By Gabe Glissen-Brown
Published: September 2009

What’s that you say? Why has there been no Gabe’s Gab of late? Fret not, my faithful fan base and beloved, neurotic editor! For the summer is over and I am here once more to pass my wisdom unto you. This issue, I’m going to speak on the mockery of those in casts.

There are indeed people out there who choose to mock friends who suffer injuries and can’t walk or write properly. Their malicious activities include, but are not limited to, mockery, crutch-tripping, and purposely engaging in activities in which the cripple can’t participate.

Now I see you trying to suppress a smile and I can tell that you find someone struggling to write an in-class essay with his hand bound in a huge, inconvenient cast rather humorous. I have to admit that I, too, have gotten a few cheap laughs out of my frustrated friend trying to eat a sandwich with a broken wrist.
But now that I have experienced the trauma of being the target of such mockery, I can assure you: there is nothing funny about it.

The story of my injury is a long, sad, bloody one. This past Friday I was playing soccer in the street with one of my awful, jerk-face, backstabbing friends. Let’s call him Chuck (not the same Chuck who made an appearance in my column about bloggers).

Clearly angered by my awe-inspiring coordination and overall dazzling soccer prowess, the fiend got the jump on the ball and, as I was closing in, suddenly forced my ankle to roll on its side as my leg went up at a 90-degree angle.

Now, if you’re not a math person, lemme tell you, the human ankle is not supposed to bend that way.
Chuck cackled as I slumped to the ground. ‚ÄúThat’s what you get for being better in all aspects than me! he crowed with malicious pleasure. And as a result of this completely true and accurate story, I was crutch-bound.

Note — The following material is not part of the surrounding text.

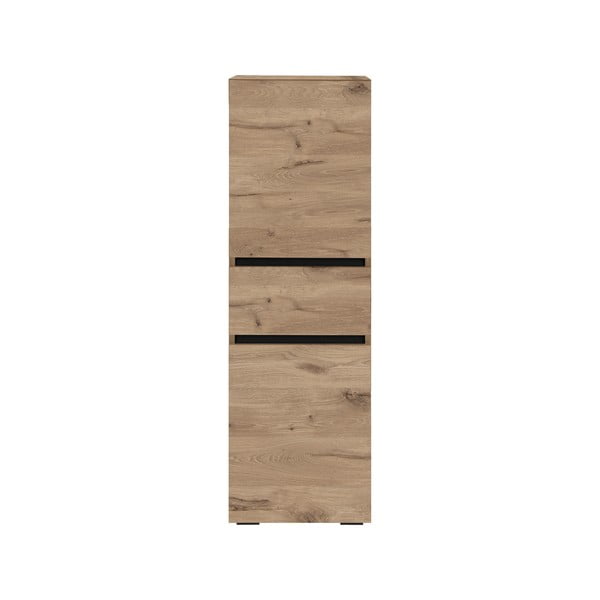 Visoka in ozka kopalniška omarica v hrastovem dekorju 38x130 cm Wisla – Støraa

I didn’t think being a cripple was that bad, until the next day when I was with my other insensitive traitor friends. They proceeded to mock me solely on the fact that I had to hobble stiffly from place to place.
My eyes have been opened to similar horrors that occur every day to cripples worldwide. Put up fliers, give lectures, bake some double-fudge brownies for a fundraiser bake-sale.

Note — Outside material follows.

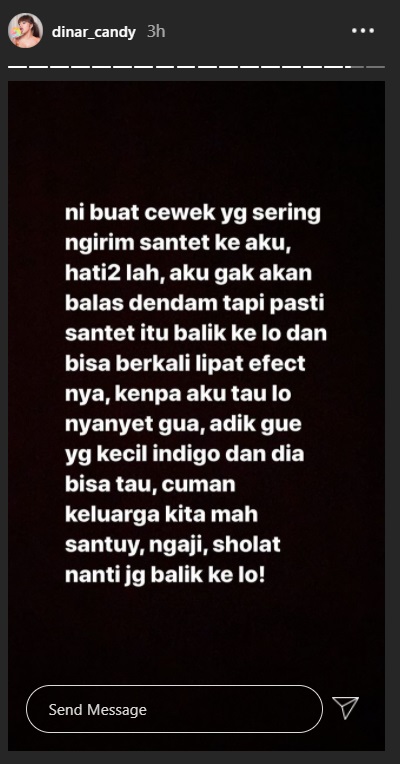 Dikirimi Santet, Dinar Candy Tak Segan Beri Peringatan Keras: Hati-hati Lah!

Most of all, though, please don’t laugh at cripples. Because, believe it or not, they are people too. People with feelings. Plus, once that arm or leg heals, and especially if they’re larger than you, you’ll curse the day you ever mocked them (watch your back, Chuck).

Try to empathize with the cripple struggle when you’re trying to overcome the fits of laughter brought on by seeing somebody in a cast. Here are some little fun facts to help you out with that.

First of all, moving is a struggle when one of your limbs is dipped in cement, sealed with titanium, and fixed in place with lead bolts. Seriously though, it’s a hassle that’ll bring sweat to the brow of even the most skillful soccer player (by which I mean me).

Second, contrary to popular belief, casts do not get all the ladies, and in actuality cause one to look unattractively goofy. Don’t go by me, though; it wasn’t my crutches, I was just a chick-magnet to begin with.
Third, you know you’re better than a cripple, so why waste time making fun of them?

Speaking seriously now, though, I realize that the teasing is all in good fun and that people don’t usually do it out of malice. But it’s still depressing and a bit annoying to be constantly reminded that one of your limbs is injured and you have trouble moving around.

And now back to my dazzling wit.

After reading this, hopefully you’ll empathize with the plight of the crips. Remember kids: suffering is not something to laugh at, even if it is really, really, really funny.